The pounding began again, making me jump. It wasn’t hammering, I realized, but drumming. As I moved closer, I heard chatter and grunts. One droning voice rose above the rest.
I wasn’t sure if I should hide or show myself. I didn’t trust the islanders, but at least these lived some semblance of normal life in a village, not like Jaguar. I slunk along the next path until I could glimpse the village center. Dozens of islanders clustered, feet kicking clouds of dirt, hands swaying in the air. Most were dressed like Jaguar, in ragged blue canvas, though some women wore faded cloths wrapped around them. They all moved with stilted steps and hunched shoulders.
Seeing so many—a whole village—made it seem inconceivable that my father had actually made them. I couldn’t deny they were unnatural. But to fabricate something as complex as a man who spoke and danced and dressed in trousers . . . it was impossible.

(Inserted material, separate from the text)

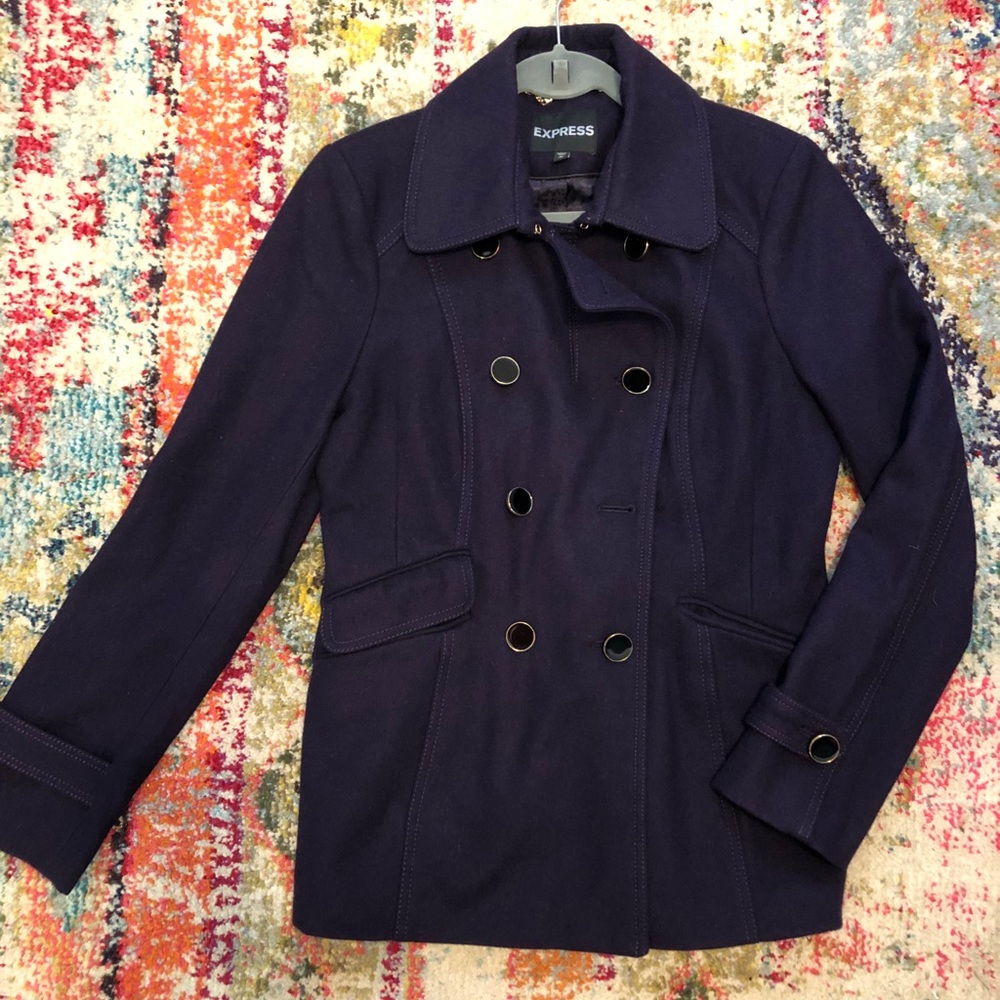 Express Deep Purple Peacoat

The crowd parted slightly. In their midst stood a tall man with a powerful set of elk antlers growing out of his tawny-colored hair. My mouth fell open. The odd tusk or horn on the other creatures looked malformed, but this being’s antlers looked perfectly suited to him as he held his head and arms high, blood-red robes dragging in the dirt. He was the chanter. His voice droned like beetles. At his side was a boy no higher than my waist. It was Cymbeline, though the wilderness had robbed him of his sweetness. His eyes locked on to me and he pointed.
They all turned. Their faces were things of nightmares. One of them, I thought, might even be a murderer.
Run, my body urged, but it was too late. They had already swarmed me, dirty hands reaching for my hair and pulling at my clothes. They dragged me into their midst. The antlered man raised his staff, silencing their wild chatter.